Buck loved baseball. He hung out around the spring training parks in Florida and saw the greats of that generation. He played baseball in the Negro Leagues. He managed baseball in the Negro Leagues. He saw all the greats of that generation, black and white. He was the first black man hired by a major league team as a coach. He scouted for teams for decades. He saw all the greats of a few more generations. He loved what he did.

In 1994, Ken Burns made a long form documentary about the history of baseball. Buck O’Neil became a star. His easy-going story-telling made him a joy to watch. Even when he told of the horrible treatment of black players in his athletic heyday he did so without malice and with an air of humanity which showed his strength of character.

Now for a funny story:

Buck was friends with Satchel Paige. Paige is considered by many people to be the greatest pitcher ever. Satchel was a character and lived a full life. Satchel called Buck by the name of Nancy. Here is my attempt to tell the story of how Buck O’Neil was christened Nancy.

Satchel Paige was a bit of a ladies man, actually more than a bit. On one road trip Satchel struck up an acquaintance with a lovely young lady named Nancy. Unfortunately Satchel’s fiancée showed up in town. So Satchel has his fiancée in his hotel room and his new friend is in another hotel room quite nearby. Buck is also staying on the same floor. Once Satchel believes his fiancée is asleep he sneaks out of his room to find Nancy. Since he is being sneaky he is quietly knocking on her door and whispering “Nancy, Nancy.” That is when Buck hears Satchel’s fiancée get up and come to her door. Being the quick-thinking good friend that he is Buck rushed out his door and says to Satchel, “Here I am, Satchel.” Satchel, being no dummy himself simply responds, “Oh, Nancy, there you are. I’ve been looking for you.” Satchel and Buck stuck to their story for years. Satchel Paige called Buck “Nancy” for the rest of his life.

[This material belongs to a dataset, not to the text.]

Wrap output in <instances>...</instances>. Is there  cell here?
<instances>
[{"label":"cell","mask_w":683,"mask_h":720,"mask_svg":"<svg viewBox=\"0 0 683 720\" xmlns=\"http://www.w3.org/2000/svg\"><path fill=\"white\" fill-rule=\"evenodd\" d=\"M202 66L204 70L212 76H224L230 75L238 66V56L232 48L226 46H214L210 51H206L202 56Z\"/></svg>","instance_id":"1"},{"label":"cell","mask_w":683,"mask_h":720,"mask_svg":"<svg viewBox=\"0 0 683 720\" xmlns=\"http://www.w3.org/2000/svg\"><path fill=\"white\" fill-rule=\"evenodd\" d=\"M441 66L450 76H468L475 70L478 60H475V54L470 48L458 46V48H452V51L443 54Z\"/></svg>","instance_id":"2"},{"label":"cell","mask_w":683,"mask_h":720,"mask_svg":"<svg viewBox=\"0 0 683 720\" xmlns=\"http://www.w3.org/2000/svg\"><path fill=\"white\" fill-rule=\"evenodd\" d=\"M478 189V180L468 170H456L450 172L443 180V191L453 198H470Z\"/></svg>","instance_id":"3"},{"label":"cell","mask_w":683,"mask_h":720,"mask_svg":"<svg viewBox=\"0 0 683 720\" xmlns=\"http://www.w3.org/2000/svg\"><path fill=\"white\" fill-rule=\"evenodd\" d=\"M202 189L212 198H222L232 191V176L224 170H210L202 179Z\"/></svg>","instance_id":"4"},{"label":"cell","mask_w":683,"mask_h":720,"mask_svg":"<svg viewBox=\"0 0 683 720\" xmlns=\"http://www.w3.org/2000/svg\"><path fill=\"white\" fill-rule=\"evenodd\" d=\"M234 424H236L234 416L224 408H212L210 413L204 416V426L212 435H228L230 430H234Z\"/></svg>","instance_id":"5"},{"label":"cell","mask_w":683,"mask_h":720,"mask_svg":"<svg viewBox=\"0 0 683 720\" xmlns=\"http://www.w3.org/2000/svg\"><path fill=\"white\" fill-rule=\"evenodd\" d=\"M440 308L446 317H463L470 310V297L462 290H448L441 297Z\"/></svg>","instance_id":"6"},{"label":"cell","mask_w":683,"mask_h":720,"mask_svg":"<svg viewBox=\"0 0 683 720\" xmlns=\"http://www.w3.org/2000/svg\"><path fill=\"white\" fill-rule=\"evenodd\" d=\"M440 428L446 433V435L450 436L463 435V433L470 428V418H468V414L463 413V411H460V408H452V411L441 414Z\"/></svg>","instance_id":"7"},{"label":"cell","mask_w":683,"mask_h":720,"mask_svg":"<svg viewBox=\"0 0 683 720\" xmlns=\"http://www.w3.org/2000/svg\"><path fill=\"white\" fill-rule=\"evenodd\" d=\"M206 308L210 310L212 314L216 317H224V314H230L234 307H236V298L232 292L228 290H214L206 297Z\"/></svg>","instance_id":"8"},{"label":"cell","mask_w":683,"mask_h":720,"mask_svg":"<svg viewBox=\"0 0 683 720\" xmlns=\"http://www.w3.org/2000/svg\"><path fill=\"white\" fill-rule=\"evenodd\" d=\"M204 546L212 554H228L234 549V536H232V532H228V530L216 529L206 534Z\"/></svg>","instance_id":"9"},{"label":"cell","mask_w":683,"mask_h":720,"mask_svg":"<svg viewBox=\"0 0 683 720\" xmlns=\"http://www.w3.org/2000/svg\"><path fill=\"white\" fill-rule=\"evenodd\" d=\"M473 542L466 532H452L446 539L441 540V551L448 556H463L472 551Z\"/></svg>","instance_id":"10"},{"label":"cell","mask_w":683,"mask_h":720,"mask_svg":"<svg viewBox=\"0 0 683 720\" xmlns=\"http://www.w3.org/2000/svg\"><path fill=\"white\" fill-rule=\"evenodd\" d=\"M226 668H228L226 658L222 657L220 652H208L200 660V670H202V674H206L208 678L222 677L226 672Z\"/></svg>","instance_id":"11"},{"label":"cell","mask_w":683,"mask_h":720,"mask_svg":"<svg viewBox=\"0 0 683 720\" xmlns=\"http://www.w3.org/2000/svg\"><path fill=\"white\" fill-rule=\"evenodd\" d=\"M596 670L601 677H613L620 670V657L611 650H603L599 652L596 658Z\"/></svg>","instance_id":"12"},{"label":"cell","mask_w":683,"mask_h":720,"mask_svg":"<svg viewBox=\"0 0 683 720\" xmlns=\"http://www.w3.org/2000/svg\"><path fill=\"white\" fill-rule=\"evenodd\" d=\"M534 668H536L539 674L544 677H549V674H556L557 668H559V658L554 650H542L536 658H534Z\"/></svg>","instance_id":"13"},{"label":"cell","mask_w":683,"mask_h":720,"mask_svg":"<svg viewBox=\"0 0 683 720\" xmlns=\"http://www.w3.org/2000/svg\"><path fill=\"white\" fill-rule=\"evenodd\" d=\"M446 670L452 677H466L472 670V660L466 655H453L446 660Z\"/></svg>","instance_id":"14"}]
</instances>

I did have the pleasure of being in the same room with him once years ago. They were having a big fundraiser party for his pet project the Negro League Baseball Museum in Kansas City. For some completely unknown reason I got an invitation. I couldn’t afford to go, but I did it anyway. There were hundreds of people there, many of them very famous individuals. I was able to step up to the man at his table and hand him a baseball. He signed the ball and handed it back to me. I said to him something he had heard thousands of times before, “It is an honor to meet you, sir.” He simply gave me a big grin and said, “Thank you.” There were a couple dozen people standing behind me to get his autograph so I moved on. The smile was genuine. The thank you was genuine. The man was genuine.

Buck O’Neil lived life with a smile. He didn't complained, and heaven knows he had valid reasons to. He sang whenever he had the chance. He had a policy of never walking by a woman who was wearing a red dress without stopping to talk to her. Just think about the improvement to our lives if what this “Buck” exemplified was the actually currency of the land.